- Directions: Lines below containing the word "camera" should be copied out.

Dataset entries
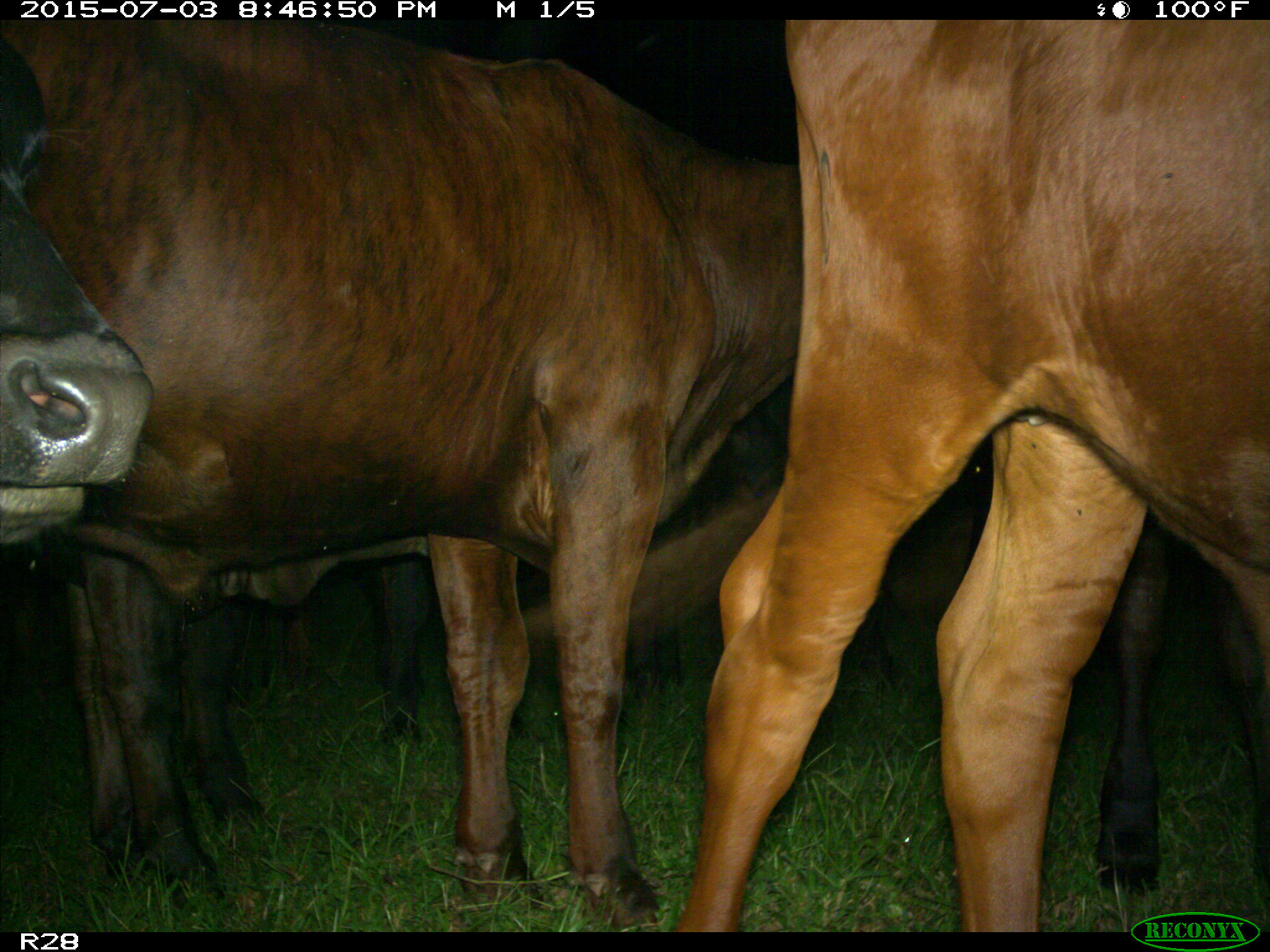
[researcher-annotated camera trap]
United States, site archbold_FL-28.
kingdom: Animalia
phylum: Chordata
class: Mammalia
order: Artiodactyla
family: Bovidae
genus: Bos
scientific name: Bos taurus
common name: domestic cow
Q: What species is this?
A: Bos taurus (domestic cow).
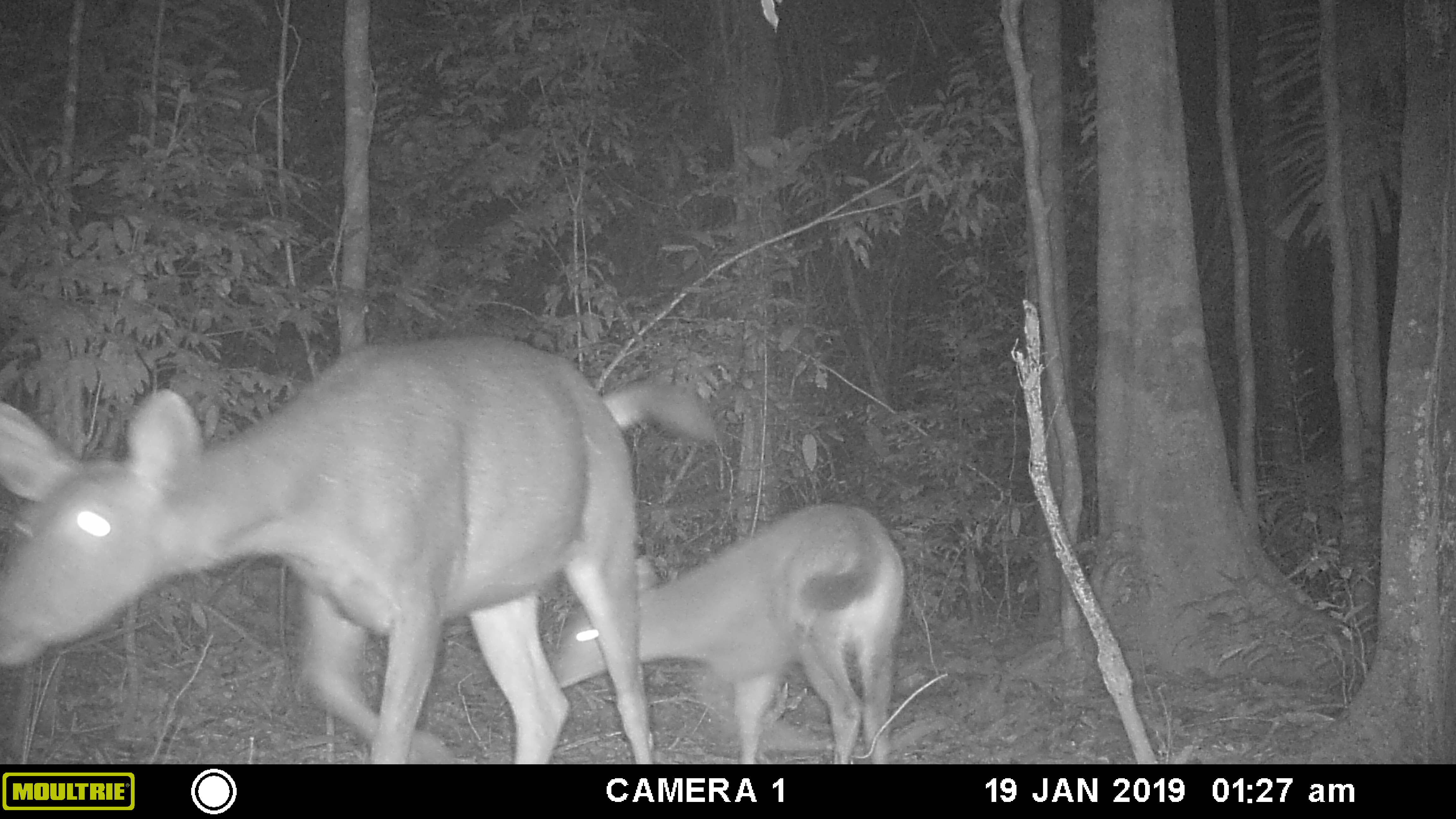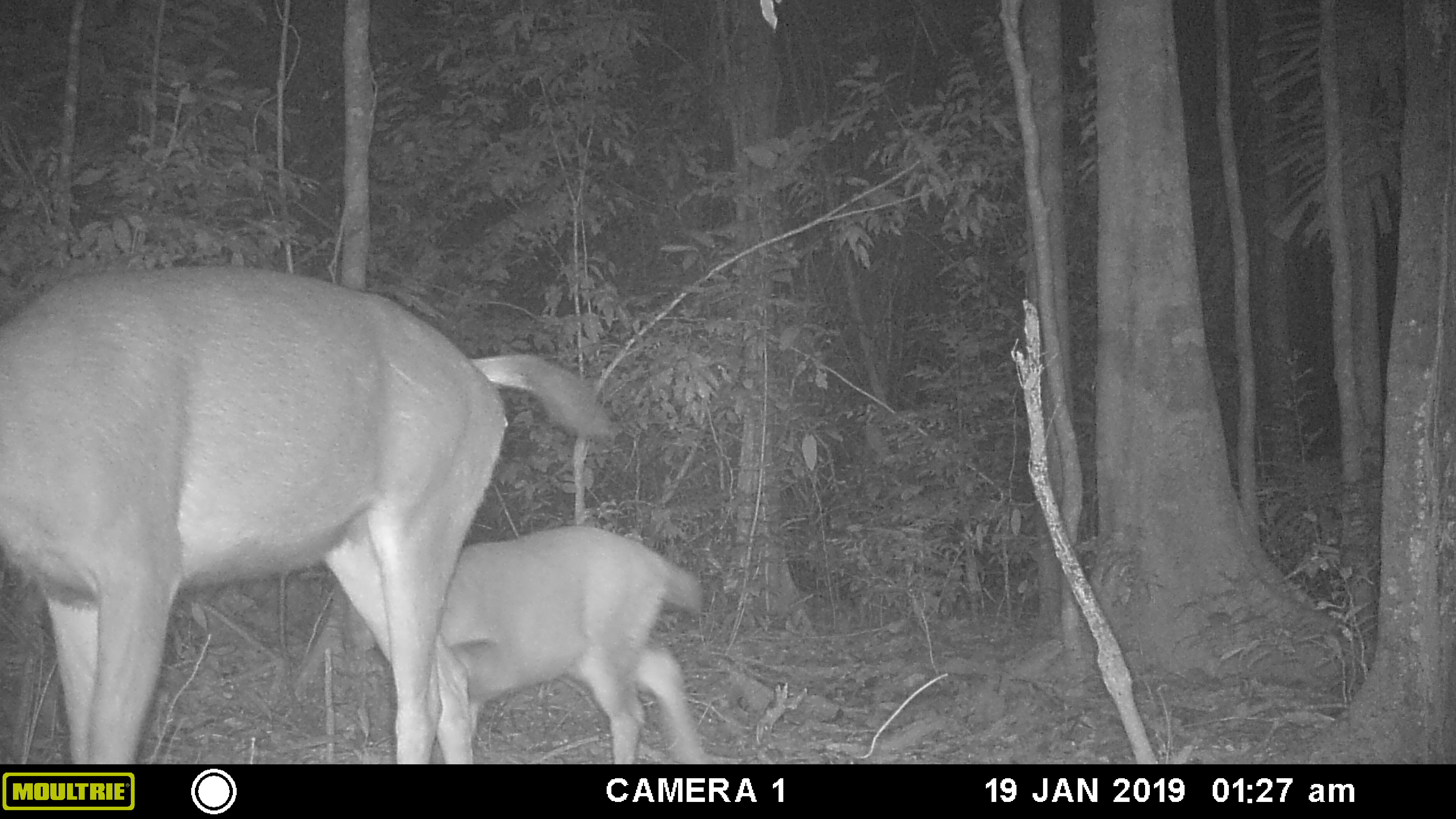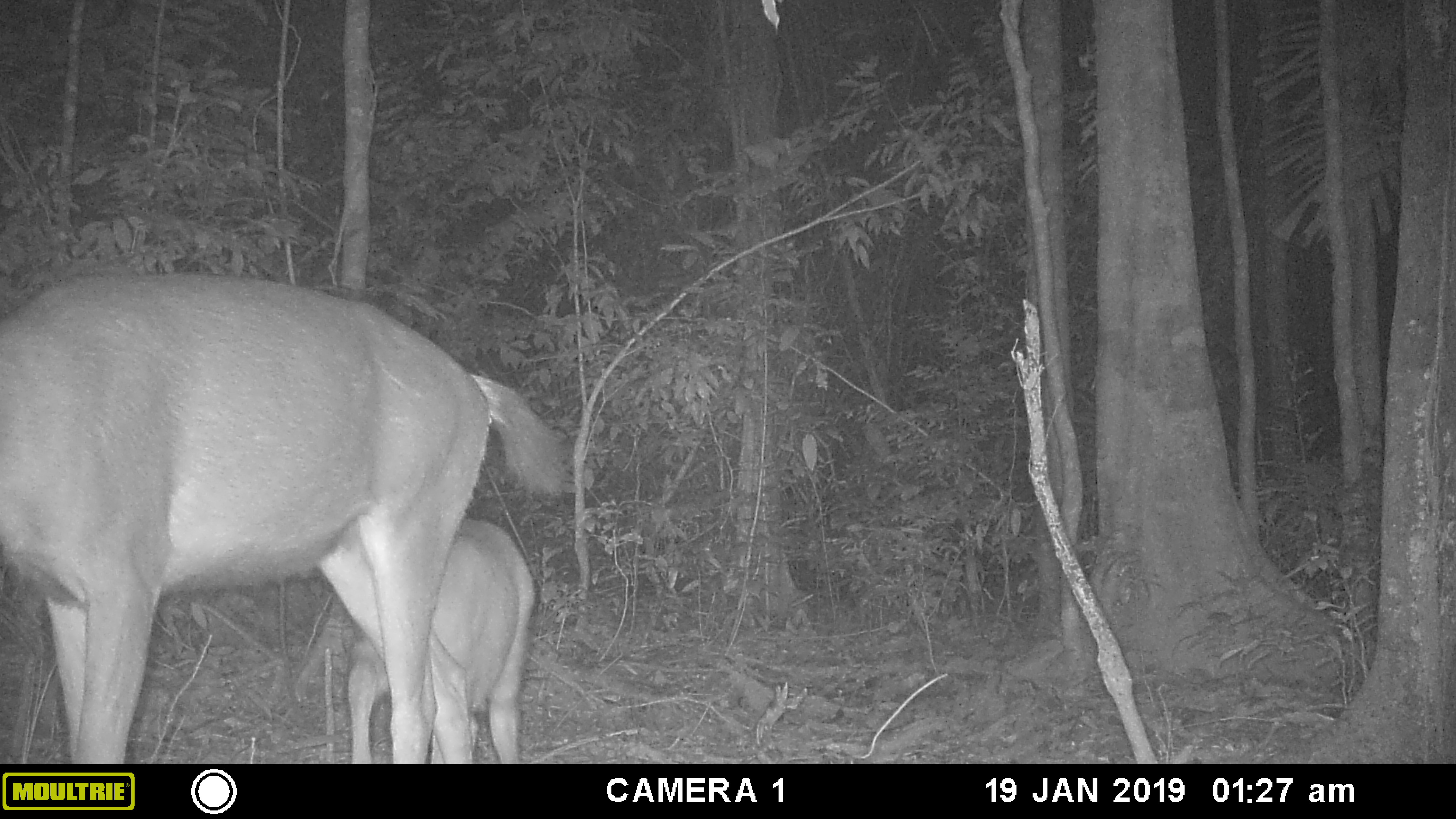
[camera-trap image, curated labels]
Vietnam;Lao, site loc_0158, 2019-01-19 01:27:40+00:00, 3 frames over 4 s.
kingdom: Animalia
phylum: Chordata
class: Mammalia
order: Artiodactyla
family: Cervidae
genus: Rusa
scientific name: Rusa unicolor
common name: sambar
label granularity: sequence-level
...
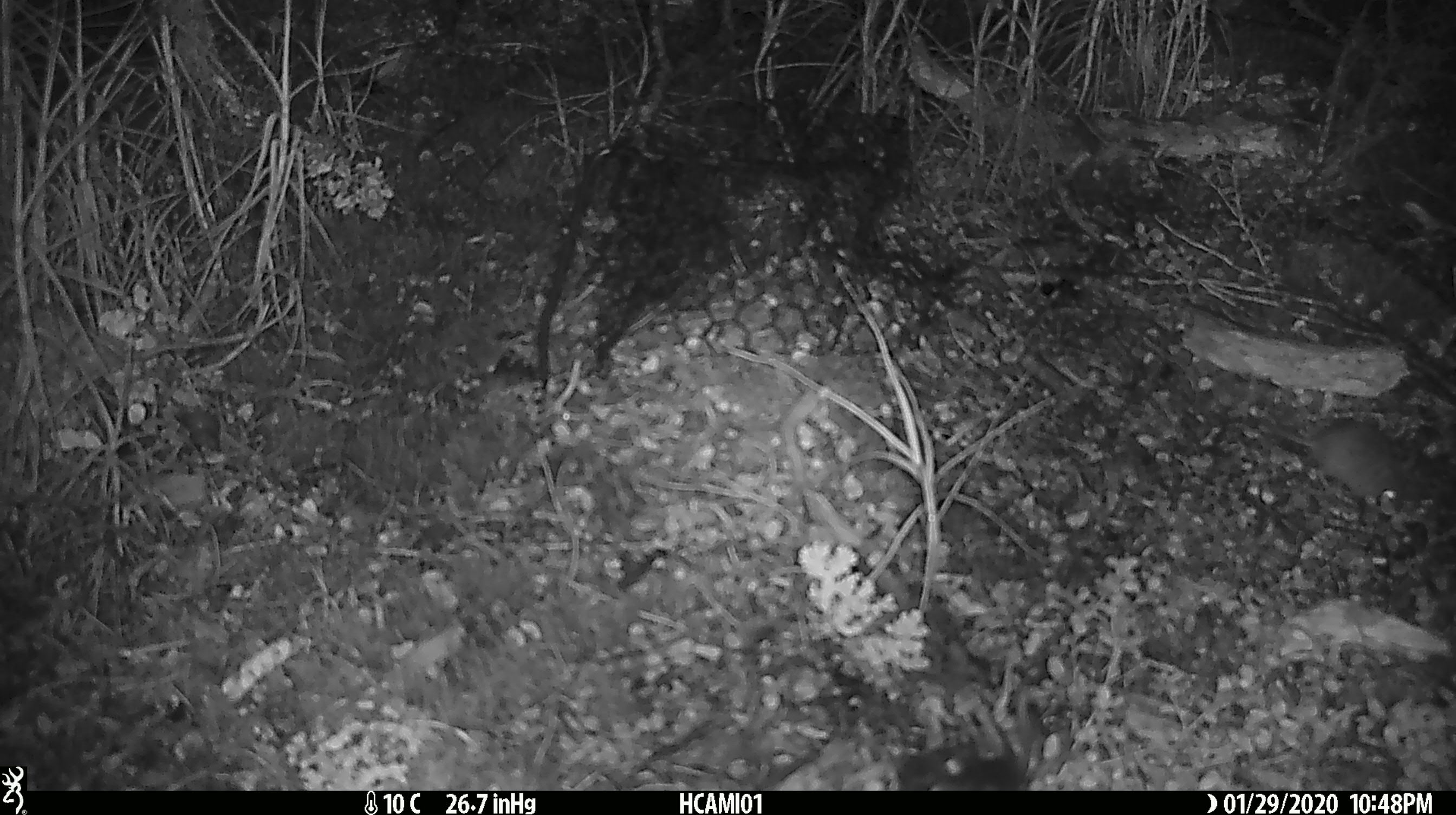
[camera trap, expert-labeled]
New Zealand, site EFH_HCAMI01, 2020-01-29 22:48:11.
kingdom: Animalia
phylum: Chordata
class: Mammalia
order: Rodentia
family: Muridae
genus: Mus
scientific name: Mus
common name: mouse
--
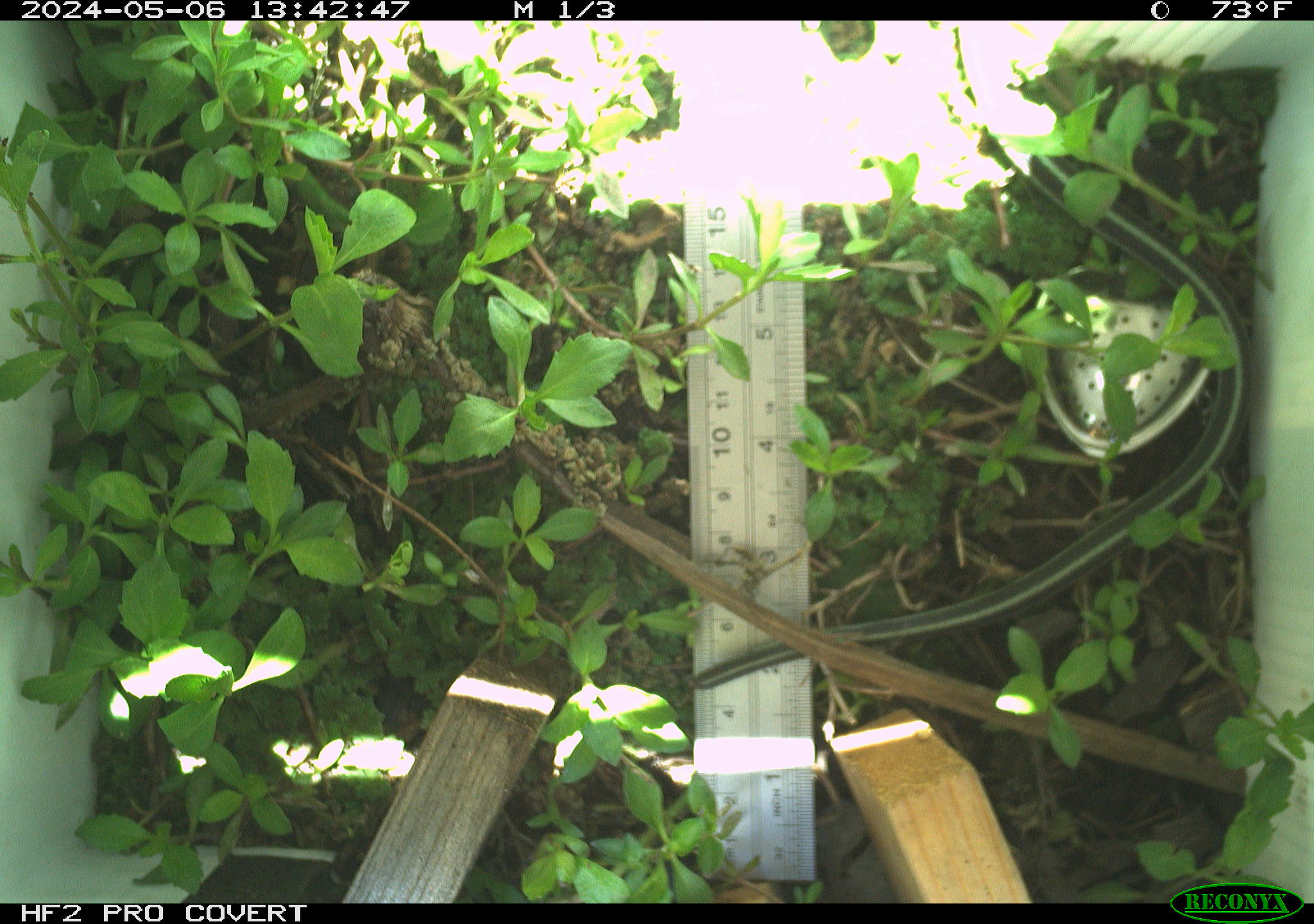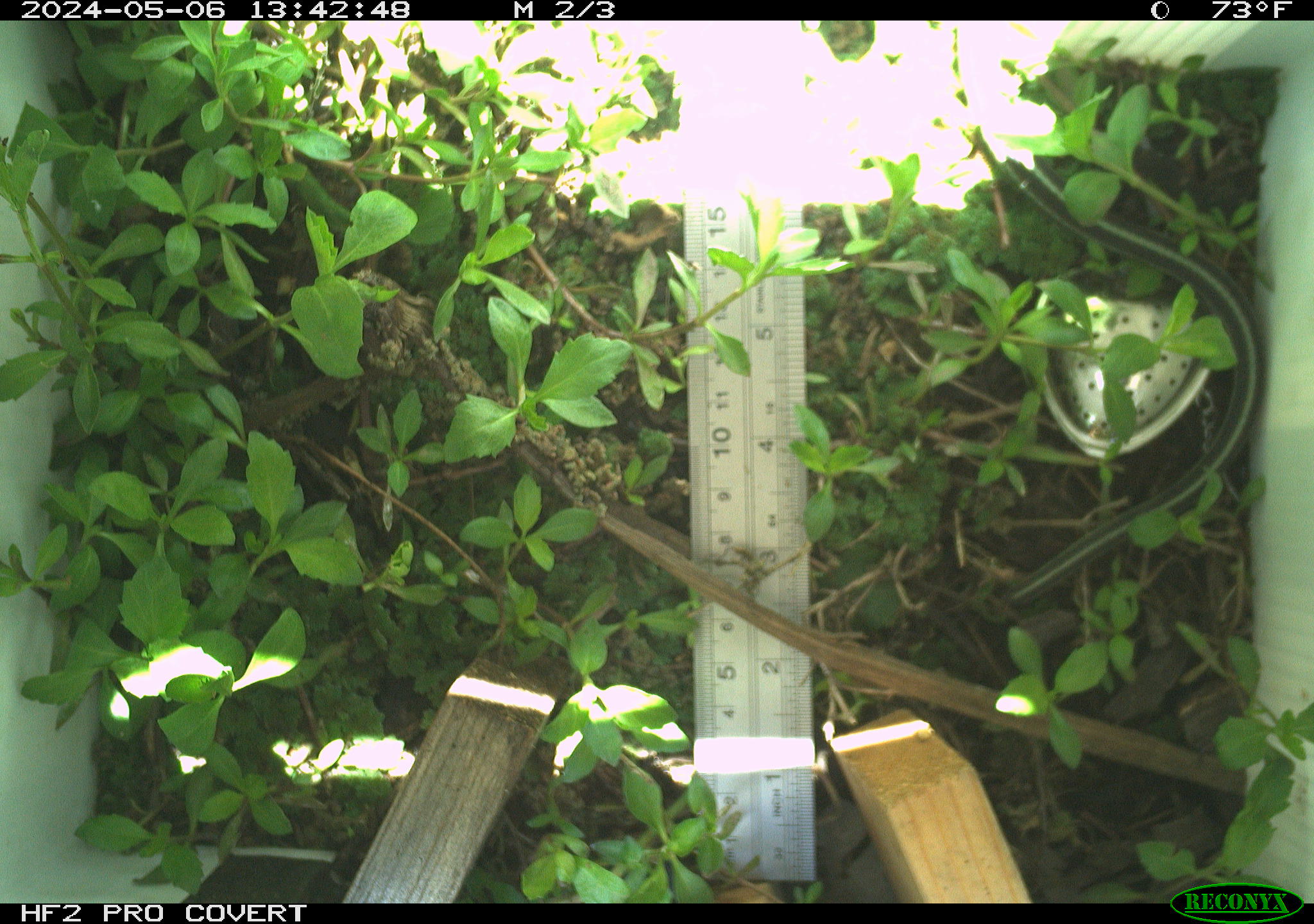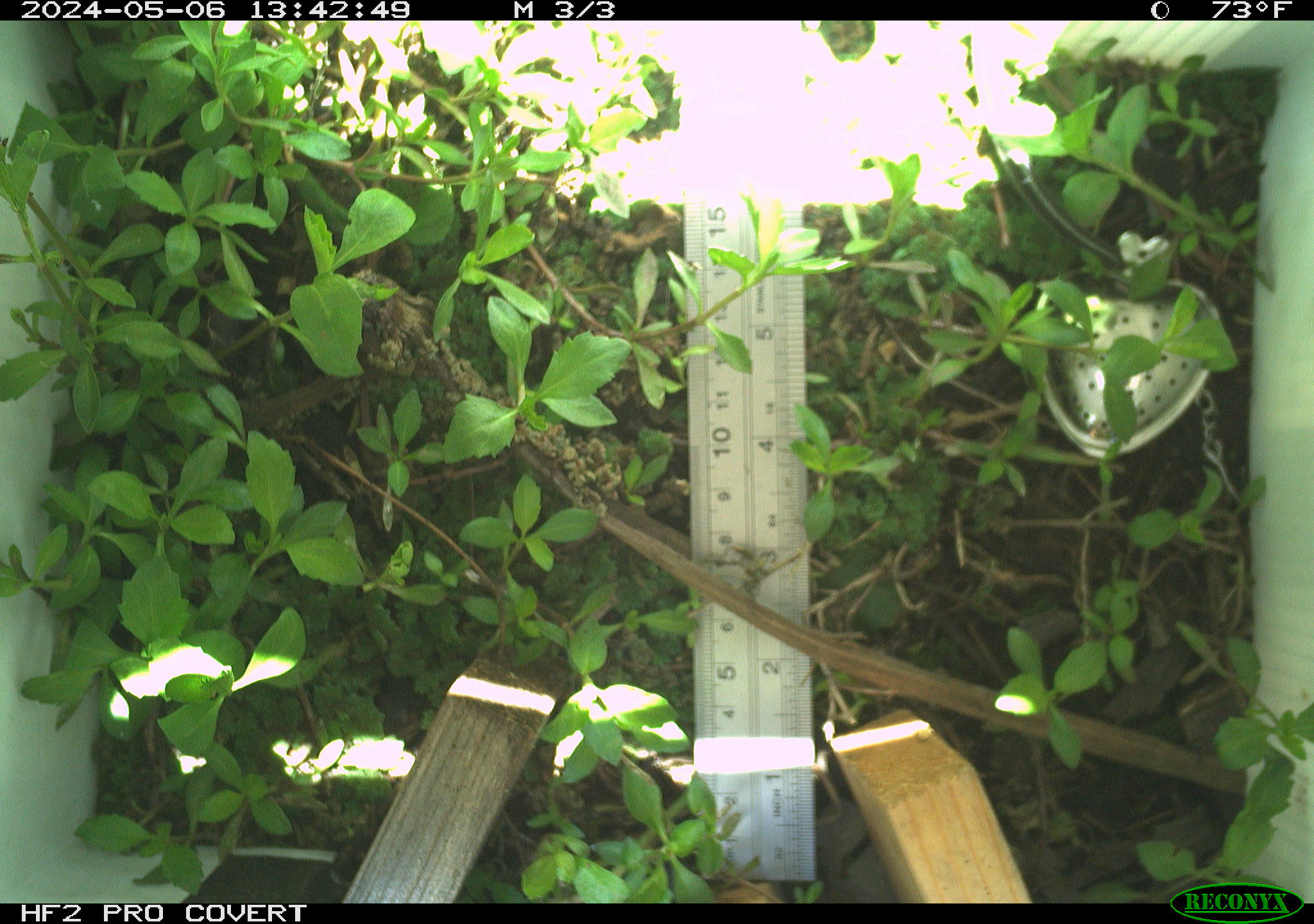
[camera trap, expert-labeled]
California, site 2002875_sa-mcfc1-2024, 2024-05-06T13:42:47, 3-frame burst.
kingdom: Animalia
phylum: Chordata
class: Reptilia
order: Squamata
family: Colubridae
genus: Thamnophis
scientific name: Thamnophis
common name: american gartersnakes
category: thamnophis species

- Solution:
[researcher-annotated camera trap]
[camera-trap image, curated labels]
[camera trap, expert-labeled]
[camera trap, expert-labeled]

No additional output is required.